Although there is a growing recognition that older adults and those with extensive comorbid conditions undergo cancer screening too frequently, there is little information about patients' perceptions regarding cessation of cancer screening. Information on older adults' views of screening cessation would be helpful both for clinicians and for those designing interventions to reduce overscreening.
To obtain a deeper understanding of older adults' perspectives on screening cessation and their experiences communicating with clinicians about this topic.
Semistructured interview study.
Senior health center affiliated with an urban hospital.
We interviewed 33 older adults presenting to a senior health center. Their median age was 76 years (range, 63-91 years). Of the 33 participants, 27 were women; 15 were African American, 16 were white, 1 was Asian, and 1 was American Indian.
Main Outcome Measures
We transcribed audio recordings of interviews and analyzed them using methods of grounded theory to identify themes and illustrative quotes.
Undergoing screening tests was perceived by participants as morally obligatory. Although many saw continued screening as a habit or custom not involving any decision, cessation of screening would require a major decision. Many asserted that they had never discussed screening cessation with their physicians or considered stopping on their own; some reported being upset when their physician recommended stopping. Although some would accept a physician's strong recommendation to stop, others thought that such a physician's recommendation would threaten trust or lead them to get another opinion. Participants were skeptical about the role of statistics and the recommendations of government panels in screening decisions but were more favorable toward stopping because of the balance of risks and benefits, complications, or test burdens.
Conclusions and Relevance
For many older adults, stopping screening is a major decision, but continuing screening is not. A physician's recommendation to stop may threaten patient trust. Effective strategies to reduce nonbeneficial screening may include discussion of the balance of risks and benefits, complications, or burdens.

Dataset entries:
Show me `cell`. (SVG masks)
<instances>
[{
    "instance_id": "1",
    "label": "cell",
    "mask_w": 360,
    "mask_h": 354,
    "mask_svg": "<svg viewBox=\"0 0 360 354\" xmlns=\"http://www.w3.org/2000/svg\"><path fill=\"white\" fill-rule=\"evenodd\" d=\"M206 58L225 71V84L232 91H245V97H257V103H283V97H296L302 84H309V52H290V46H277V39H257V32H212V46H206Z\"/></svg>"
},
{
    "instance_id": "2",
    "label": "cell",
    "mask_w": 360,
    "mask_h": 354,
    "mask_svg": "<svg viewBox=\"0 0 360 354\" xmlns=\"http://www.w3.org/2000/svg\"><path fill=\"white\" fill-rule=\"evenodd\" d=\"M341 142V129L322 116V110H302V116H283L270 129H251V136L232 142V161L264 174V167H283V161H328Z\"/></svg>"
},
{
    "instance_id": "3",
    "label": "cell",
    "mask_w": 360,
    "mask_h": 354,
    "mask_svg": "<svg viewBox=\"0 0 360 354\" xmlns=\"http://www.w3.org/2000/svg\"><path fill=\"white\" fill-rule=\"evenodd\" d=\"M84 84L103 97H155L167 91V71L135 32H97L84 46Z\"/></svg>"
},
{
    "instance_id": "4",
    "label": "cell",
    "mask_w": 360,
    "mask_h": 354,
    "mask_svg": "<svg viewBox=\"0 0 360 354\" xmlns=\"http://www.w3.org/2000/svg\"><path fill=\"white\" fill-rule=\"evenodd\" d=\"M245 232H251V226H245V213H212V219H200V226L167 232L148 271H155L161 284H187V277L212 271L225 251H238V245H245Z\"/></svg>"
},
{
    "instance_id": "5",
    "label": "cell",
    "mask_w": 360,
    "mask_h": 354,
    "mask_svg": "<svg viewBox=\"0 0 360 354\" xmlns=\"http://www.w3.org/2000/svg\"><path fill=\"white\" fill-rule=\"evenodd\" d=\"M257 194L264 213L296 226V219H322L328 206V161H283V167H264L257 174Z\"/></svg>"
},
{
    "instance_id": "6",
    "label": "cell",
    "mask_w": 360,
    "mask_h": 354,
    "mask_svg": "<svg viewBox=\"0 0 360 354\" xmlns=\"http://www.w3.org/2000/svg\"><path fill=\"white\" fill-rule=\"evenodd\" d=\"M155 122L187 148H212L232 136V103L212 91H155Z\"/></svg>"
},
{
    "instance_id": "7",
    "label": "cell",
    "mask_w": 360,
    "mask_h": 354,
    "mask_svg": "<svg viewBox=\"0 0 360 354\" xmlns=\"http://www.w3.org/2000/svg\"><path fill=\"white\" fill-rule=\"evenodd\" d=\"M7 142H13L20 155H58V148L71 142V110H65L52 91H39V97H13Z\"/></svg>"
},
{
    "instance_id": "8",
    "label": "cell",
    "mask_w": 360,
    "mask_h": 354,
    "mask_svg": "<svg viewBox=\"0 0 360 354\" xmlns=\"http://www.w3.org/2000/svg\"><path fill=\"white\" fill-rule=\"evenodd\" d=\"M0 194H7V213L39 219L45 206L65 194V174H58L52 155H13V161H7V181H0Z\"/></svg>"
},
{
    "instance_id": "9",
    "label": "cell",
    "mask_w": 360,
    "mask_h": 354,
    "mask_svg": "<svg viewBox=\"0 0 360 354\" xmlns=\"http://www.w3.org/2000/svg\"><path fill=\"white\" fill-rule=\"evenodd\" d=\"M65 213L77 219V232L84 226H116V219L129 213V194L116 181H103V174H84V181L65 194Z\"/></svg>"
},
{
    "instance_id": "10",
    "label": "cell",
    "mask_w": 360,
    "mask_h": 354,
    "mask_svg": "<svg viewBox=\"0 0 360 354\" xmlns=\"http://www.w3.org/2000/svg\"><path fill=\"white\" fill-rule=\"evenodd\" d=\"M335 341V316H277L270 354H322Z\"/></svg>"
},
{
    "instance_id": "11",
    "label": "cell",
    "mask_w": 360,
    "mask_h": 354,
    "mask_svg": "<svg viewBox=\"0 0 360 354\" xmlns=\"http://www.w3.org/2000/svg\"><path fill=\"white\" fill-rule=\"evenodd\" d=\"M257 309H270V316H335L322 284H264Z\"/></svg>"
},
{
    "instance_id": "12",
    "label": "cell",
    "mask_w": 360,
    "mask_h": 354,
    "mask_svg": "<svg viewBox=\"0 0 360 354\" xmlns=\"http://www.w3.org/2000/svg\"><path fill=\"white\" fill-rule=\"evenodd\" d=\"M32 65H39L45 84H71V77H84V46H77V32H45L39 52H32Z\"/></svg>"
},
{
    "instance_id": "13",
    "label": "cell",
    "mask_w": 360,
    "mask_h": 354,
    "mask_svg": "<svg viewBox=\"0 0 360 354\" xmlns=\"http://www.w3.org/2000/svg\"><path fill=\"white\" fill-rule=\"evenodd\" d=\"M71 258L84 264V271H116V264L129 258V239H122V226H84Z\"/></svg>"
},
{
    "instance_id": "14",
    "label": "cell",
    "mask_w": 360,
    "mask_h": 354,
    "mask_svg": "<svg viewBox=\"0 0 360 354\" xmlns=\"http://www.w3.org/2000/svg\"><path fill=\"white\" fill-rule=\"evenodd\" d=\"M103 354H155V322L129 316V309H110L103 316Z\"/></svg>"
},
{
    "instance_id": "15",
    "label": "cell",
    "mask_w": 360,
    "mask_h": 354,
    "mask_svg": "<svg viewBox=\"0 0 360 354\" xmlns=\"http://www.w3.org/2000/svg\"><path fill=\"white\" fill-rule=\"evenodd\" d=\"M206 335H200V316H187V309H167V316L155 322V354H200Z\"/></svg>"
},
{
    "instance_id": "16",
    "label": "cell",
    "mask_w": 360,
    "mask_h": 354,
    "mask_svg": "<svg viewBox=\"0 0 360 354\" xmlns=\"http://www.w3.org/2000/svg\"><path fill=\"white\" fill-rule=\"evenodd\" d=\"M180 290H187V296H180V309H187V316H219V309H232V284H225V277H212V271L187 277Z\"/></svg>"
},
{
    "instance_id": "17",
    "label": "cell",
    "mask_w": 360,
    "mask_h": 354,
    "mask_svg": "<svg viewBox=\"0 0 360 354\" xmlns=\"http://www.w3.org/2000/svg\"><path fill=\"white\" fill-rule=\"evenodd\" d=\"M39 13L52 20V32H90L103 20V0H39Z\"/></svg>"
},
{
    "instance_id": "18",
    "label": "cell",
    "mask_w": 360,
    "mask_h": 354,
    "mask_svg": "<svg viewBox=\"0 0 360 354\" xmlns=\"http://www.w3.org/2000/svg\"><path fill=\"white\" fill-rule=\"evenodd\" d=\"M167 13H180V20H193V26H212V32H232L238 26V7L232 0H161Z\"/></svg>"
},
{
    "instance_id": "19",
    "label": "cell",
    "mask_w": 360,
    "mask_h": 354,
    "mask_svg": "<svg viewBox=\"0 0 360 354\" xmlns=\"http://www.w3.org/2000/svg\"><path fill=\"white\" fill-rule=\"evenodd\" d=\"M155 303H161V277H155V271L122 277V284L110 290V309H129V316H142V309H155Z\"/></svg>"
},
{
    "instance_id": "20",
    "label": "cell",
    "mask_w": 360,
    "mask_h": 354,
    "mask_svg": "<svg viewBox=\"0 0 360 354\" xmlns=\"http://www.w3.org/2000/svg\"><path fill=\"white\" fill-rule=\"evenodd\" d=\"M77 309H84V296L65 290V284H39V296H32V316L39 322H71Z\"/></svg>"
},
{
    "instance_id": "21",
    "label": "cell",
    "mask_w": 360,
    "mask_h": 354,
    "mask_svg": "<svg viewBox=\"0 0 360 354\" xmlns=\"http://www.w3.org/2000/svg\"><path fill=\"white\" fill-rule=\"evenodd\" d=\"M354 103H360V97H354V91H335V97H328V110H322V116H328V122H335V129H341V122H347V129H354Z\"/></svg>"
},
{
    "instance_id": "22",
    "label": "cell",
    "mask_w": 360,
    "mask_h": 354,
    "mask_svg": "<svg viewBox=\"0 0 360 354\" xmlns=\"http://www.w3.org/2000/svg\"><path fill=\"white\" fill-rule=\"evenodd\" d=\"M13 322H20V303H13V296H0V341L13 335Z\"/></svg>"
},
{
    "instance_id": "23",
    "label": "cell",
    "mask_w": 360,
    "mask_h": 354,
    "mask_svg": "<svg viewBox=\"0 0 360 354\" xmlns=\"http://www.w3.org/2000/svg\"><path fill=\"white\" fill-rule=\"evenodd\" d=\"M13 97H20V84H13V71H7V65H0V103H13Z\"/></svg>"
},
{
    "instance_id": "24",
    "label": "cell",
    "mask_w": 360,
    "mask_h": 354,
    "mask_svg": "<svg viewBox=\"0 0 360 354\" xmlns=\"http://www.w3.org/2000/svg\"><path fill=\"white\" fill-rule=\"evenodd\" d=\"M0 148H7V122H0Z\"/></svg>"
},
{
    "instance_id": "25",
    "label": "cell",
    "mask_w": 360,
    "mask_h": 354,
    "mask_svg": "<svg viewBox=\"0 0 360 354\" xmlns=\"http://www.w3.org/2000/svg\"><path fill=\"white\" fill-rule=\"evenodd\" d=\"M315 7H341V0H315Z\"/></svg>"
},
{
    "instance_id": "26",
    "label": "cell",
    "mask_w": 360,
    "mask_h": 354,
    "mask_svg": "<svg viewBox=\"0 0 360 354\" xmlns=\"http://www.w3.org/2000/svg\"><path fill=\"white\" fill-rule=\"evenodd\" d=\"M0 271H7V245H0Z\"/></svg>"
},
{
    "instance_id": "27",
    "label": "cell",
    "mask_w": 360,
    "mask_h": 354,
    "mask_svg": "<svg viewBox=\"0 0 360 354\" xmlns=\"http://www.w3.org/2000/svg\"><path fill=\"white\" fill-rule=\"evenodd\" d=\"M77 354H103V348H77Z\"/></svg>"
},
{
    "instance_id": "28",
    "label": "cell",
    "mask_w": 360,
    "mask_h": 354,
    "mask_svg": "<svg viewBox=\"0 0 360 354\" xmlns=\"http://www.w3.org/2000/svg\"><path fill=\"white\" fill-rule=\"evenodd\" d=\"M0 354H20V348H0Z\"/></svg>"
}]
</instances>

● WORK TASK
Name every racial group that the screening cessation text reports among its interview participants. The dataset entries have nothing to do with the text.

● OUTPUT FOR THIS TASK
African American, white, Asian, American Indian